King George

Personalie

  • Martin Ling
  • Lesedauer: 2 Min.
Der erste Schuss ging knapp daneben, der zweite war ein Volltreffer: George Weah hat es als erster Ex-Profifußballer in das höchste Staatsamt geschafft. War er 2005 noch in der Stichwahl der liberianischen Präsidentschaftswahlen seiner Konkurrentin Ellen Johnson-Sirleaf unterlegen, tritt er nun deren Nachfolge an. Der 51-Jährige, in einem Slum der Hauptstadt Monrovia groß gewordene Globetrotter und Selfmademan gewann mit 61,5 Prozent der Stimmen die Stichwahl gegen Johnson-Sirleafs Stellvertreter Joseph Boakai, den er mit 38,5 Prozent klar hinter sich ließ. »Sleepy Joe« war für »King George« ein Gegenspieler, der ihm das Wasser nicht reichen konnte. Diese Erfahrung mussten in der Fußballkarriere des 1995 zum bisher einzigen afrikanischen Weltfußballer des Jahres gewählten Weah viele machen.

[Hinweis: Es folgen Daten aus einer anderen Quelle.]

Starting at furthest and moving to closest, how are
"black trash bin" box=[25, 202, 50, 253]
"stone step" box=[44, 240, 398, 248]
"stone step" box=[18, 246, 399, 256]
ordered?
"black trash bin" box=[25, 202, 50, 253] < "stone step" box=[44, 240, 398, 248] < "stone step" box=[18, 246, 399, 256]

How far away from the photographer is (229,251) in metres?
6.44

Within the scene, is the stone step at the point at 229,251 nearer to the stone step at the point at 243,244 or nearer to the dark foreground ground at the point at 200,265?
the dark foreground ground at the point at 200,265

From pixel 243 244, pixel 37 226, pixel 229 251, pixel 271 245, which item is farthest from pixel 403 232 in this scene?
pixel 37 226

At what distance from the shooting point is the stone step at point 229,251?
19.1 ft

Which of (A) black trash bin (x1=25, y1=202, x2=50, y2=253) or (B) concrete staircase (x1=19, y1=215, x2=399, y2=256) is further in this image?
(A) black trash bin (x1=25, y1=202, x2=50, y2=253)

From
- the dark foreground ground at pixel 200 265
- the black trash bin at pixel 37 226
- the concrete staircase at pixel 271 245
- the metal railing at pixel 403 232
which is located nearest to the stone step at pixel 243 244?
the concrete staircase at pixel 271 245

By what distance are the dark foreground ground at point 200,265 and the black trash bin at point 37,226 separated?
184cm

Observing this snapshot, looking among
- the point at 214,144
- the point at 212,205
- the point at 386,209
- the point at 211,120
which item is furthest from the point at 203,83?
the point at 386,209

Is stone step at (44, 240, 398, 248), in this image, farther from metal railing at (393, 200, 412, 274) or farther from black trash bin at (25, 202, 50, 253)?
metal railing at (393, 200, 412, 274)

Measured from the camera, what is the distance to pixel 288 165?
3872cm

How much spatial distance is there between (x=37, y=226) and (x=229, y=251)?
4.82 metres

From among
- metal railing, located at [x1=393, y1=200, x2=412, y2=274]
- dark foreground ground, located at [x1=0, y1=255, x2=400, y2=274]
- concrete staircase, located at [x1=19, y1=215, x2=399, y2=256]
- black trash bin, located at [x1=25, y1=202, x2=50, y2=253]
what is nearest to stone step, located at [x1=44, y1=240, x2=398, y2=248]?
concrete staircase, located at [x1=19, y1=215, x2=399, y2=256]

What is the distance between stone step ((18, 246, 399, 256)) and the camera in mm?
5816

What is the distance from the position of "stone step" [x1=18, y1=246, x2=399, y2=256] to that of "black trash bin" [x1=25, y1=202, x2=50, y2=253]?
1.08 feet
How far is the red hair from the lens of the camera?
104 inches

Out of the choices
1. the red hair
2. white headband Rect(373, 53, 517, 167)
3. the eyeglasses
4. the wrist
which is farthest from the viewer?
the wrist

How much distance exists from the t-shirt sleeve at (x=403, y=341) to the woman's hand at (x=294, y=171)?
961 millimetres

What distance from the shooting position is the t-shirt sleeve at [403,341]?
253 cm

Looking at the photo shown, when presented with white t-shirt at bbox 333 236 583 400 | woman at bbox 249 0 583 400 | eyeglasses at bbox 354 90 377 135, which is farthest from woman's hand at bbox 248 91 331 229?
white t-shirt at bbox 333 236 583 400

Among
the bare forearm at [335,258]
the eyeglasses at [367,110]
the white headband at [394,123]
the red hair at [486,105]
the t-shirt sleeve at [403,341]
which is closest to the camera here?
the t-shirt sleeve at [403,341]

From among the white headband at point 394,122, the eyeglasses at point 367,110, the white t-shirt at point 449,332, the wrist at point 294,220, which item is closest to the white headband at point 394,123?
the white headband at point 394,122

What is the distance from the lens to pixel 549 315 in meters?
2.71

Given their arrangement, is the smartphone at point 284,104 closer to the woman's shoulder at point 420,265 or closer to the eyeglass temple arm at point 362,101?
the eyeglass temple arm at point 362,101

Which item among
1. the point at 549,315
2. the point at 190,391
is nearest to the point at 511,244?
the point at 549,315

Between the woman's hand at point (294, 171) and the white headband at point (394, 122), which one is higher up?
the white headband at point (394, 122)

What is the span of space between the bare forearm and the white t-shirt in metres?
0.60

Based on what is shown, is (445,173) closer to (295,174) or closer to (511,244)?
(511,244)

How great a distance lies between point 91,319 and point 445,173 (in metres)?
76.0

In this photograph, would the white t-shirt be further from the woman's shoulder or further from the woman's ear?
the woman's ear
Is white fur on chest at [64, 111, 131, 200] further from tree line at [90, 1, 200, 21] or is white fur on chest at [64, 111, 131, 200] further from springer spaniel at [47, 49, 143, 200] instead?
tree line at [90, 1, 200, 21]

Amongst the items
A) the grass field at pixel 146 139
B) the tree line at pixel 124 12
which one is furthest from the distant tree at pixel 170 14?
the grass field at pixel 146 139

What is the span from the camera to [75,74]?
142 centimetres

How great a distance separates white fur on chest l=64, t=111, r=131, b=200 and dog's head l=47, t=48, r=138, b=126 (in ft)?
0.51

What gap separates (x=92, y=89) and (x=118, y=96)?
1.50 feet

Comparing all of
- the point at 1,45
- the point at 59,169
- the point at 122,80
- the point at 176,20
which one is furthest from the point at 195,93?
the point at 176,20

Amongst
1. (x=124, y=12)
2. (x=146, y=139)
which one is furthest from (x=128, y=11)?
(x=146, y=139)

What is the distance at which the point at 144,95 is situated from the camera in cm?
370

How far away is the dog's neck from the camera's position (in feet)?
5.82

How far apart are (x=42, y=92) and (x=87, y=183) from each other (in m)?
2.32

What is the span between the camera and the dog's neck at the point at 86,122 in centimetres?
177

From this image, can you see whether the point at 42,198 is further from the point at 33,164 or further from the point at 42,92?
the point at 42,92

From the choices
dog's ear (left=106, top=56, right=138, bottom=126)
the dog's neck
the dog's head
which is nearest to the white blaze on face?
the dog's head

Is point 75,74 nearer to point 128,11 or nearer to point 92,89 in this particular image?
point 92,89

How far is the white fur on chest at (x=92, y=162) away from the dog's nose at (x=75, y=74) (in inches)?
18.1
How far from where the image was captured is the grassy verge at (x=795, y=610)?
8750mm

Liberia, Afrikas älteste Republik, wurde von befreiten US-amerikanischen Sklaven 1847 gegründet. Zu den USA hat auch Weah viel persönliche Bezüge: New York ist die Stadt seines Herzens, dort lernte er seine jamaikanisch-amerikanische Frau Clar kennen, dorthin jettete er einst in seiner Pariser Zeit in den 90ern jeden spielfreien Sonntag, um am Montag zum Trainingsbeginn zurück zu sein. »Danke Gott für die Concorde« gehört zu den geflügelten Slogans von Weah, der die Schule ohne Abschluss verließ. 2005 spielte das noch eine Rolle im Wahlkampf: »Ob du Bücher kennst oder nicht, wir wählen dich«, sangen damals seine Anhänger als Retourkutsche auf die Anfeindungen aus dem gegnerischen Lager, ihm fehle die Bildung für das Präsidentenamt. 2017 fielen diese Argumente nicht mehr; Weah hat das Abitur nachgeholt und 2011 einen Betriebswirtschaftsmaster in Florida draufgepackt.

Wie er zu seinem Vermögen gekommen ist, wissen alle: über hoch dotierte Verträge als Profi. Sein karitatives Engagement schon zu damaligen Zeiten macht ihn der Korruption für viele unverdächtig. Sein schwerstes Spiel hat er vor sich: Nicht weniger erwarten seine Anhänger von ihm, als das bitterarme Land in eine prosperierende Zukunft zu führen.